◆ **How to complete this task**: Each record below needs to be written out exactly as it appears.

◆ **Supplied material**:

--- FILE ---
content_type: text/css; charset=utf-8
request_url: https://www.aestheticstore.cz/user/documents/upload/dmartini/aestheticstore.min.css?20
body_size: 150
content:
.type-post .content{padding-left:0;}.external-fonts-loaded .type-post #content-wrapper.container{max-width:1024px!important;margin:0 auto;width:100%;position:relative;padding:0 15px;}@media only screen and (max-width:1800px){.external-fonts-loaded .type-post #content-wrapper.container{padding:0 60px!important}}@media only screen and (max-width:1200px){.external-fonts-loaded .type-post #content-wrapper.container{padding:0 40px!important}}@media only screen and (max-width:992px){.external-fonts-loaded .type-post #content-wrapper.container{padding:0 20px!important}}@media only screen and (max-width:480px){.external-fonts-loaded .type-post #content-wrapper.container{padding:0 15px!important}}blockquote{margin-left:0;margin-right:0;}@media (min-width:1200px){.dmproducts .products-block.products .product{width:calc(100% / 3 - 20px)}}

◆ **Result**:
--- FILE ---
content_type: text/css; charset=utf-8
request_url: https://www.aestheticstore.cz/user/documents/upload/dmartini/aestheticstore.min.css?20
body_size: 150
content:
.type-post .content{padding-left:0;}.external-fonts-loaded .type-post #content-wrapper.container{max-width:1024px!important;margin:0 auto;width:100%;position:relative;padding:0 15px;}@media only screen and (max-width:1800px){.external-fonts-loaded .type-post #content-wrapper.container{padding:0 60px!important}}@media only screen and (max-width:1200px){.external-fonts-loaded .type-post #content-wrapper.container{padding:0 40px!important}}@media only screen and (max-width:992px){.external-fonts-loaded .type-post #content-wrapper.container{padding:0 20px!important}}@media only screen and (max-width:480px){.external-fonts-loaded .type-post #content-wrapper.container{padding:0 15px!important}}blockquote{margin-left:0;margin-right:0;}@media (min-width:1200px){.dmproducts .products-block.products .product{width:calc(100% / 3 - 20px)}}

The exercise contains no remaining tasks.